Imagine a bacon-wrapped Ferrari. Still not better than our free technical reports.
See all our reports

Continuous Integration and Feature Branches

For couple of weeks now, I’ve been looking into Continuous Integration with multiple branches with Jenkins/Hudson. I’ve searched the intertubes, talked to friends, colleagues and other nerds out there.

My greatest discovery was that although CI is about committing, pushing and getting feedback often (i.e. the CI cluster provides you with feedback that your workstation could never give you in the same amount of time), the true purist CI actually has one more requirement — that the team needs to work on the same baseline.

I wish there was some kind of tooling for not-so-purist CI and I’ll try to explain why…

First, the non-technical view of the problem

I work on products that are distributed as downloads. After a person downloads, it is up to them to update to a newer version if they want to. So I can’t push out quick fixes that get deployed to clients automatically — the software will inform the user when a new version is available, but there are no guarantees that they will upgrade.

This means we need to take extra steps in our quality assurance (QA). In contrast, if your product is offered as a service then most of the time you can push out changes and they are visible to all clients out there. No such luck for me. This limitation puts extra attention on QA.
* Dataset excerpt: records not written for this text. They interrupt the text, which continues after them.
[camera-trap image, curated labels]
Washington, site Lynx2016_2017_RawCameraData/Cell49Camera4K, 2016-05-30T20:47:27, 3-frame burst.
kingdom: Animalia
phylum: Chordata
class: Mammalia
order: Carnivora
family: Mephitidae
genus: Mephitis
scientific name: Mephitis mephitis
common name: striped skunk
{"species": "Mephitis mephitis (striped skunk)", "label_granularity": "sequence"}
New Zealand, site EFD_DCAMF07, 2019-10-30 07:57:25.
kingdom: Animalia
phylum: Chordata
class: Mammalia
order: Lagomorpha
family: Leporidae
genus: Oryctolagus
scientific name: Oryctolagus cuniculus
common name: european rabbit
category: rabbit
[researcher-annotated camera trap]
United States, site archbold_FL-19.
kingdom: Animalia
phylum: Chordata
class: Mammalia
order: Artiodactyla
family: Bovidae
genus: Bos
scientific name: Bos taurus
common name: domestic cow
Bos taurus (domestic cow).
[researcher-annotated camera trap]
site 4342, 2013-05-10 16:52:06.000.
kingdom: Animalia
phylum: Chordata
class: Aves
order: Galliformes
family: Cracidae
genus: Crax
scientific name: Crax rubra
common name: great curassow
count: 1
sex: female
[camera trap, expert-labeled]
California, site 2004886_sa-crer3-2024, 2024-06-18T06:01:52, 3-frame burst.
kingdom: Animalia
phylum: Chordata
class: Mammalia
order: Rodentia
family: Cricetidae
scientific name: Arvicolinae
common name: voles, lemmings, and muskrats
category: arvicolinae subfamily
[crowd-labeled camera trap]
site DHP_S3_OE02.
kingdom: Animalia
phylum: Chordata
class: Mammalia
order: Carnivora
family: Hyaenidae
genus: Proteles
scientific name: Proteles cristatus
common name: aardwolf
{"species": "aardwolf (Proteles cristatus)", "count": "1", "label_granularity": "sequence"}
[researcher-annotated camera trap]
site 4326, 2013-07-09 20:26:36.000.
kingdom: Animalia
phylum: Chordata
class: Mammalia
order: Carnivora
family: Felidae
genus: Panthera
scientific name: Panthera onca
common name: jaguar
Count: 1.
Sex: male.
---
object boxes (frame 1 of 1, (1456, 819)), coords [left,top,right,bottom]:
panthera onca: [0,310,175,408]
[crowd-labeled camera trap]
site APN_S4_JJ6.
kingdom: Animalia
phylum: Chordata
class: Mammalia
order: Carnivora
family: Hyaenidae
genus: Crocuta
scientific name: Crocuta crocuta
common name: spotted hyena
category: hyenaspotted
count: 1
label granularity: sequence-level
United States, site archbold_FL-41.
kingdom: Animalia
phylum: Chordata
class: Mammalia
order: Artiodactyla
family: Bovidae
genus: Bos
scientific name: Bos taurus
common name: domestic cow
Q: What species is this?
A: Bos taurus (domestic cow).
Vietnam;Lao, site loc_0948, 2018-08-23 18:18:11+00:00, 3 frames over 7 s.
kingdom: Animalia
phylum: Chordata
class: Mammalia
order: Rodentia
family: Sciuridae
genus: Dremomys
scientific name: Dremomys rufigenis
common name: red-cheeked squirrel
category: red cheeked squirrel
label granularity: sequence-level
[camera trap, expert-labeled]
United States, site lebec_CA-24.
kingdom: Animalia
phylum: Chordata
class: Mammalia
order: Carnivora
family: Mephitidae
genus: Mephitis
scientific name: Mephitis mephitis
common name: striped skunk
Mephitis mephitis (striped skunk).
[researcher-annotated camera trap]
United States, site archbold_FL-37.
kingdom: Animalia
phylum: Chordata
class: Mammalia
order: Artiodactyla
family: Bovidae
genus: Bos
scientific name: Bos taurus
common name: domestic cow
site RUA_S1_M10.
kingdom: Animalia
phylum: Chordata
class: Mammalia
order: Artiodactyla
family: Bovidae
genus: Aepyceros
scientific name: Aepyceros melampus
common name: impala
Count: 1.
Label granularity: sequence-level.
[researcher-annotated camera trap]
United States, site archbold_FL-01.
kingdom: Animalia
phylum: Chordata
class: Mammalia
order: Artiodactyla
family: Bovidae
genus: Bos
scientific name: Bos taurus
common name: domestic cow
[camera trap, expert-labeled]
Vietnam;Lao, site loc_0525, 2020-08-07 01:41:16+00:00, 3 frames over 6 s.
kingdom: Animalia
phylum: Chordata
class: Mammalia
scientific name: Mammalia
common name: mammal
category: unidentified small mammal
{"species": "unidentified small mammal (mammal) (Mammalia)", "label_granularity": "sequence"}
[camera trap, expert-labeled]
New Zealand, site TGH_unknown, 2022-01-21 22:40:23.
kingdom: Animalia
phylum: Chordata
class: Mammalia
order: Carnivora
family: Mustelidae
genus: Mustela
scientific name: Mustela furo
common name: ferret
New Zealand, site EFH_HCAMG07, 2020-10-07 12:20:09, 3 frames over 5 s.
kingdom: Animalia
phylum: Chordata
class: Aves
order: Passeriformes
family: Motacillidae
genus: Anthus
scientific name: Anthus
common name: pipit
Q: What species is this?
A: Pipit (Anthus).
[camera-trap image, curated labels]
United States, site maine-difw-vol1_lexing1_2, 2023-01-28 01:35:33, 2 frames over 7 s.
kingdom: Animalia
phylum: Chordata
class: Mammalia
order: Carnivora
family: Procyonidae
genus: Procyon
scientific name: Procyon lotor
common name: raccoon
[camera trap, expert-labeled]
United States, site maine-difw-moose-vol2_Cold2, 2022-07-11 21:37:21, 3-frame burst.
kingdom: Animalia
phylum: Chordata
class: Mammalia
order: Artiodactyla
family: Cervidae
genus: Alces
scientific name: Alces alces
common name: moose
We have created two main branches, DEV and STABLE. DEV is the mainline that we share. The CI cluster provides extra quick feedback on this branch. It runs a test-suite of our software, testing it on a handful of JEE containers out there (e.g. Tomcat, JBoss and Websphere series). If the tests succeed, then the code is pushed to the stable branch. The CI cluster then runs the test-suite on 50 container versions.

This approach would take the pressure to have a machine or OS that supports so many test environments away from devs. They get quick feedback if their push has broken any container that they did not test locally (e.g. “Did my Resin changes break anything on Glassfish?”)

Okay, I seem to have stuff figured out, so what’s the problem then? Well, if developers want to live in their own branch for a while and still get the benefits of automated testing on a large variety of environments, then they won’t be able to do that. They are not CI engineers.

Technical view of the problem

Jenkins/Hudson uses a notion of jobs. A job is something that is usually tied to a VCS URL and then gets built (run) when there is a change in the VCS repository. The build can do anything, from executing shell scripts to sending out tweets of the status of the build.

The build can produce all kinds of results. In our case, we use Maven and Maven artefacts are the results. The artefacts are stored in one repository for the DEV branch, and in another for the STABLE branch. This is because multiple DEV branch jobs can re-use prebuilt snapshots that won’t conflict with STABLE snapshots.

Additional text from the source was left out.